Question

Adena has a number cube whose sides are labeled 1 through 6. She rolls the number cube three times.

What is the probability that Adena will roll 2, then 3, and then 4?

Answer 1

1/6*1/6*1/6=1/216

Answer 2

the total is 6
rolling a 2
\(\dfrac{1}{6}\)
rolling 3
\(\dfrac{1}{6}\)
rolling 4
\(\dfrac{1}{6}\)
all you have to do is multiply
\(\dfrac{1}{6}*\dfrac{1}{6}*\dfrac{1}{6}\)

Answer 3

which gives you
\(\dfrac{1}{216}\)

Answer 4

Simplified?

Answer 5

\[\left(\frac{1}{6}\right)^3=\frac{1}{216} \]

Answer 6

@robtobey I have a question on it:
For the first time we roll the cube, the probability of number 2 is 1/6 but, how can we calculate the probability of number 2 which happen right at the first time we roll??
Likely, for number3 for the second time and number 4 for the last one?
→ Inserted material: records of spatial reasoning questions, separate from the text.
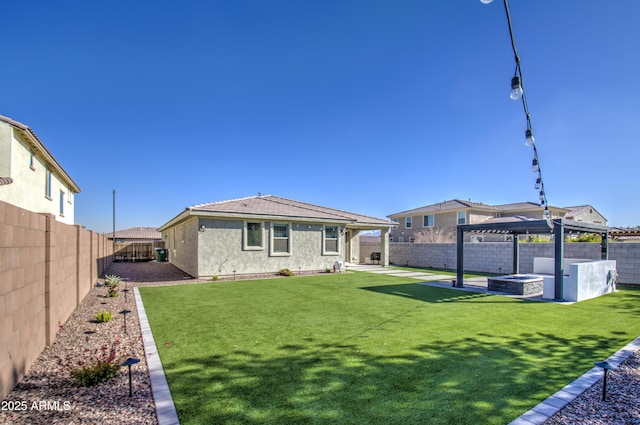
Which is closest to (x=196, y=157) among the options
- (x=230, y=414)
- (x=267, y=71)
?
(x=267, y=71)

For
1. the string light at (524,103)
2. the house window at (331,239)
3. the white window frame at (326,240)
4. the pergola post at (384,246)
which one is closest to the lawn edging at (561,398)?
the string light at (524,103)

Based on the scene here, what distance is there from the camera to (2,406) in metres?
3.16

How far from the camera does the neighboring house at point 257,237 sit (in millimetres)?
13750

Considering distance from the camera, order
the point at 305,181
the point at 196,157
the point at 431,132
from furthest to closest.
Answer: the point at 305,181 < the point at 196,157 < the point at 431,132

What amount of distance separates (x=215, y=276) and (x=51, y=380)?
386 inches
I know they are independent.

Answer 7

I meant: if we roll the cube 6 times, 2 can happen once. How to know that 2 will happen the first time we roll?

Answer 8

If I interpret the problem like this, is it valued?
We have the probability of number 3 is 1/6, hence the first time rolling, we need the sample is NOT3, hence the probability of NOT3 is 5/6
same as NOT4, NOT5, NOT6 and NOT1,
add them together, If the first time we roll is NOT 1,3,4,5,6 , that force the first time is 2 and the probability to get the first time is number 2 is .....

Answer 9

* not "add" , multiply them.

Answer 10

The outcomes are sequential. First a 2 must appear on the first roll, then a 3 on the second roll and finally a 4 on the third roll.
The odds of rolling a 2 and then a 3 in that order is (1/6)*(1/6) .
The odds of rolling a 2, 3 and then 4, the required ordered outcome, is (1/6)*(1/6)*(1/6).

Answer 11

By the way, the odds of failing to roll 2, 3 and 4 in that order is:\[1-\left(\frac{1}{6}\right)^3=\frac{215}{216} \],

Answer 12

I need time to digest it. Thanks for explanation.